Physiker beobachten molekulare Prozesse mit Attosekunden-Lichtpulsen. Forscher der Technischen
Universität (TU) Wien sind an dem Experiment in Kanada beteiligt.
Ottawa / Wien (tu) - In zwei Teile zerbrochen und gleichzeitig ganz: Was nach unserer Alltagserfahrung
unmöglich klingt, ist für Quantenobjekte ganz normal. Mit Laserpulsen gelingt es Forscherinnen und Forschern,
Moleküle dabei zu beobachten, wie sie in ihre atomaren Bestandteile zerrissen werden und erhalten dabei aufregende
Einblicke in die Welt der Quantenphysik. Im Fachjournal „Nature“ werden nun die Ergebnisse des Experimentes veröffentlicht,
das an der Universität von Ottawa durchgeführt wurde. Zu den Experimentatoren zählt auch Danil Kartashov,
der nun an der TU Wien arbeitet.
Mit Laserpulsen Moleküle zertrennen
Ottawa Untersucht werden einfache Moleküle, die aus zwei Brom-Atomen bestehen. „Sie werden durch Laserlicht
so präpariert, dass feine Schichten aus abwechselnd ganzen und auseinandergebrochenen Atomen entstehen“, erklärt
Danil Kartashov. Während des Prozesses des Auseinanderbrechens (Dissoziation) befindet sich das Atom in einem
quantenphysikalischen Überlagerungszustand aus ganz und getrennt – es nimmt also in gewissem Sinn beide Zustände
auf einmal ein. An den feinen Schichten aus Atomen und Molekülen wird dann zu einem genau festgelegten Zeitpunkt
während des Dissoziations-Prozesses ein weiterer Laserpuls gestreut. Dadurch können sie dazu angeregt
werden, ihrerseits mit kurzen Lichtpulsen zu antworten. Das gilt sowohl für die noch verbundenen Brom-2-Moleküle,
als auch für die getrennten Brom-Atome. Das wirft die Frage auf:
Welche Antwort auf den Laserpuls gibt ein Molekül, das sich in keinem der beiden eindeutigen Zustände
befindet, sondern in einer Überlagerung aus „ganz“ und „zerbrochen“?
Ein Molekül – zwei Zustände
Trifft der Laserpuls auf ein Molekül in einem Überlagerungszustand, so können beide Teilzustände
gleichzeitig zum Aussenden von Licht beitragen. Das Molekül hat sich selbst noch nicht festgelegt, ob es zerbrochen
oder ganz ist – und so ist auch das Licht, das es als Reaktion auf den eintreffenden Laserpuls aussendet, eine
Überlagerung aus dem Lichtpuls den ein ganzes Molekül aussendenden würde und dem Lichtpuls, den
man von getrennten Brom-Atomen bekäme. Diesen Lichtpuls, der aus dieser Überlagerung der beiden möglichen
Zustände gebildet wird, kann man schließlich messen – und genau dadurch, dass es sich um eine Überlagerung
handelt, wird das Lichtsignal für das Forscherteam so interessant und lässt sich für hochpräzise
Messungen verwenden.

[Einträge aus einem Datensatz]

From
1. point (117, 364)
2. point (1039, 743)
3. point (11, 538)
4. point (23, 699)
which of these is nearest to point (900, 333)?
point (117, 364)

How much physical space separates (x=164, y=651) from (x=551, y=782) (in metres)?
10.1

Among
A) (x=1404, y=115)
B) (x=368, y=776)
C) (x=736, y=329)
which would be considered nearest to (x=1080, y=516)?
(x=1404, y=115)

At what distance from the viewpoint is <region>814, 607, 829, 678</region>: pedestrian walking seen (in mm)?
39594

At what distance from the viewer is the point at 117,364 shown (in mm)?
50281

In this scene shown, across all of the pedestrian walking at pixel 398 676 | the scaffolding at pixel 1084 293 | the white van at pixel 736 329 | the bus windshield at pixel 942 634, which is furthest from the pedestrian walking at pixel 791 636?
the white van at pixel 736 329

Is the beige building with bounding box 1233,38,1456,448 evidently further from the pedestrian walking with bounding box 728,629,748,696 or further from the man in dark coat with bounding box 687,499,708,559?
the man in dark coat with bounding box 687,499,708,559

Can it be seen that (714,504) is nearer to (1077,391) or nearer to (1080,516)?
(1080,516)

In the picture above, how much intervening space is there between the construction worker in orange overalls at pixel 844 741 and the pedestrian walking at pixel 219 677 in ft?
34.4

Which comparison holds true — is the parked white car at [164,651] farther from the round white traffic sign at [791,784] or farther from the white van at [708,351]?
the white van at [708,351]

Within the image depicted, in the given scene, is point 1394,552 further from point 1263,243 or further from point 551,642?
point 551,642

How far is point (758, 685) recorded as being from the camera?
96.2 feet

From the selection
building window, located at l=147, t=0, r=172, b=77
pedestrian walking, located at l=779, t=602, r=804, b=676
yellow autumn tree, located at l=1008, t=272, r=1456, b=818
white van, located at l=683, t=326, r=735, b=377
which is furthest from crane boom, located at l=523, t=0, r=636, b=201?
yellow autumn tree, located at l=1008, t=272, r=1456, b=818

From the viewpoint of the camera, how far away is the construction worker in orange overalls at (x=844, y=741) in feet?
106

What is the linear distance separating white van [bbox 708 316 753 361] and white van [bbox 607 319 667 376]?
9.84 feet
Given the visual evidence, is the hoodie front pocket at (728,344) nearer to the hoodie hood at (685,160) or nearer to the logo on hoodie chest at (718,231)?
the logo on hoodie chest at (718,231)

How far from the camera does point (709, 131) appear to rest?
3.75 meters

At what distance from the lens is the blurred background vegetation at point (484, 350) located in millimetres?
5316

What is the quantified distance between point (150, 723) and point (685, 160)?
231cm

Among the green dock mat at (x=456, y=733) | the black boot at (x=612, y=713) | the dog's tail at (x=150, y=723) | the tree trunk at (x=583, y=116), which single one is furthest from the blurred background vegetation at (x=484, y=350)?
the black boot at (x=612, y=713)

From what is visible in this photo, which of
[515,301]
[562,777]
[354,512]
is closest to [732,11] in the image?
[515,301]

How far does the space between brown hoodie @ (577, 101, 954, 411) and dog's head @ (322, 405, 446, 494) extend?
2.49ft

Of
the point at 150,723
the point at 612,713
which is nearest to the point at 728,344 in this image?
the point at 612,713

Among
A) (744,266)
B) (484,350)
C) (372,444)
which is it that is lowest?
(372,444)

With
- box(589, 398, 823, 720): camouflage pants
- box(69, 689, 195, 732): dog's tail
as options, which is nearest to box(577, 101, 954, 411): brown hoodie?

- AUFGABE -
Beantworte diese Fragen zum Bericht über die Brom-Moleküle:
(a) In welchem Fachjournal werden die Ergebnisse veröffentlicht?
(b) An welcher Universität arbeitet Danil Kartashov jetzt?
(c) Aus welchen Atomen bestehen die untersuchten Moleküle?
Die Zeilen sind eigenständiges Material und gehören nicht zum Bericht.

- LÖSUNG -
(a) In „Nature“.
(b) An der TU Wien.
(c) Aus zwei Brom-Atomen.